What needs to be done: Present the following entries again, word for word and in full.

[Data extracted from a collection]
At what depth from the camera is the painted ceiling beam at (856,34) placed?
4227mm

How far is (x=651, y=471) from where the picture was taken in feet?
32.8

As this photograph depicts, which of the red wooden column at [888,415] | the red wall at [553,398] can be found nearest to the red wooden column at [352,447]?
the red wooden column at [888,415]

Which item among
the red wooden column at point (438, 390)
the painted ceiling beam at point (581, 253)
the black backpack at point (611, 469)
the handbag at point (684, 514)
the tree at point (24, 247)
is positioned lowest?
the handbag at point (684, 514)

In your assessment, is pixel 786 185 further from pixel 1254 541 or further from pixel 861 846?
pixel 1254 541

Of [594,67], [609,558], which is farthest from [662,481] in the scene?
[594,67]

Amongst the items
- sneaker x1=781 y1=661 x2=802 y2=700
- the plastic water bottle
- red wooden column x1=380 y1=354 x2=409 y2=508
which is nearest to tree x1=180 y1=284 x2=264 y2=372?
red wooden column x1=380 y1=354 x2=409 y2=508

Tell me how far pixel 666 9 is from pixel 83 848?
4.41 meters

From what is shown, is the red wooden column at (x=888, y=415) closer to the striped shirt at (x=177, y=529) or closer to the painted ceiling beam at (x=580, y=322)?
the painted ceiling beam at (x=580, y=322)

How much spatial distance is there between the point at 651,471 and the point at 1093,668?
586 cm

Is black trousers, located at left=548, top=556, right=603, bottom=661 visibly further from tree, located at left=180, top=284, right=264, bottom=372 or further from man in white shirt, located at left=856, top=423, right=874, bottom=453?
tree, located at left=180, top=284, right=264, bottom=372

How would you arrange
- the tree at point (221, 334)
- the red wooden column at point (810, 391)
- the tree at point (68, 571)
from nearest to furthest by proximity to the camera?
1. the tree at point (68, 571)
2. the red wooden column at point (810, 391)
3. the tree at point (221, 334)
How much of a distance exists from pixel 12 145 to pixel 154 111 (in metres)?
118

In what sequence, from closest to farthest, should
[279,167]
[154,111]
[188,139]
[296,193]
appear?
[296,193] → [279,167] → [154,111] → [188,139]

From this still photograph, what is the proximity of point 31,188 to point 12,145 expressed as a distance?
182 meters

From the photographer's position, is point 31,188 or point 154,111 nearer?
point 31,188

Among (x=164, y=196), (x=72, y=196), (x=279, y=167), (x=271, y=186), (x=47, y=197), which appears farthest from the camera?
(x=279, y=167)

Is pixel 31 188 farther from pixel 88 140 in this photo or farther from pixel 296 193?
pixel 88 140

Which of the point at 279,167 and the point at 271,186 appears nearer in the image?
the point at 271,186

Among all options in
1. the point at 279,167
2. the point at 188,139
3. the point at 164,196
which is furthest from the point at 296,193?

Full answer:
At what depth from the camera is the painted ceiling beam at (856,34) placed?
4227mm

How far is (x=651, y=471) from where the picture was taken in feet?
32.8

As this photograph depicts, which of the red wooden column at [888,415] | the red wall at [553,398] can be found nearest to the red wooden column at [352,447]?
the red wooden column at [888,415]

Which item among
the red wooden column at point (438, 390)
the painted ceiling beam at point (581, 253)
the black backpack at point (611, 469)
the handbag at point (684, 514)
the tree at point (24, 247)
is positioned lowest?
the handbag at point (684, 514)

In your assessment, is pixel 786 185 further from pixel 1254 541 or further from pixel 861 846?
pixel 1254 541

Of [594,67], [609,558], which is farthest from [662,481] in the scene?
[594,67]

Amongst the items
- sneaker x1=781 y1=661 x2=802 y2=700
- the plastic water bottle
- red wooden column x1=380 y1=354 x2=409 y2=508
which is nearest to tree x1=180 y1=284 x2=264 y2=372?
red wooden column x1=380 y1=354 x2=409 y2=508

Tell me how far pixel 666 9 is from pixel 83 848?
4.41 meters

From what is shown, is the red wooden column at (x=888, y=415) closer to the striped shirt at (x=177, y=529) or closer to the painted ceiling beam at (x=580, y=322)?
the painted ceiling beam at (x=580, y=322)

How much spatial distance is there between the point at 651,471 and the point at 1093,668?
586 cm

Is black trousers, located at left=548, top=556, right=603, bottom=661 visibly further from tree, located at left=180, top=284, right=264, bottom=372 or further from man in white shirt, located at left=856, top=423, right=874, bottom=453?
tree, located at left=180, top=284, right=264, bottom=372

How would you arrange
- the tree at point (221, 334)
- the red wooden column at point (810, 391)
- the tree at point (68, 571)
from nearest to furthest by proximity to the camera?
1. the tree at point (68, 571)
2. the red wooden column at point (810, 391)
3. the tree at point (221, 334)
How much of a distance exists from pixel 12 145 to pixel 154 111 (in metres)?
118

In what sequence, from closest to farthest, should
[279,167]
[154,111]
[188,139]
[296,193]
appear?
[296,193] → [279,167] → [154,111] → [188,139]

From this still photograph, what is the proximity of point 31,188 to point 12,145 expressed as a distance?
182 meters

From the photographer's position, is point 31,188 or point 154,111 nearer?
point 31,188

Among (x=164, y=196), (x=72, y=196), (x=279, y=167), (x=271, y=186), (x=47, y=197), which appears farthest from the camera?
(x=279, y=167)

Is pixel 31 188 farther from pixel 88 140 in this photo or farther from pixel 296 193?
pixel 88 140

Which of the point at 279,167 and the point at 271,186 appears nearer in the image?
the point at 271,186

Among all options in
1. the point at 279,167
2. the point at 188,139
3. the point at 164,196
which is furthest from the point at 296,193?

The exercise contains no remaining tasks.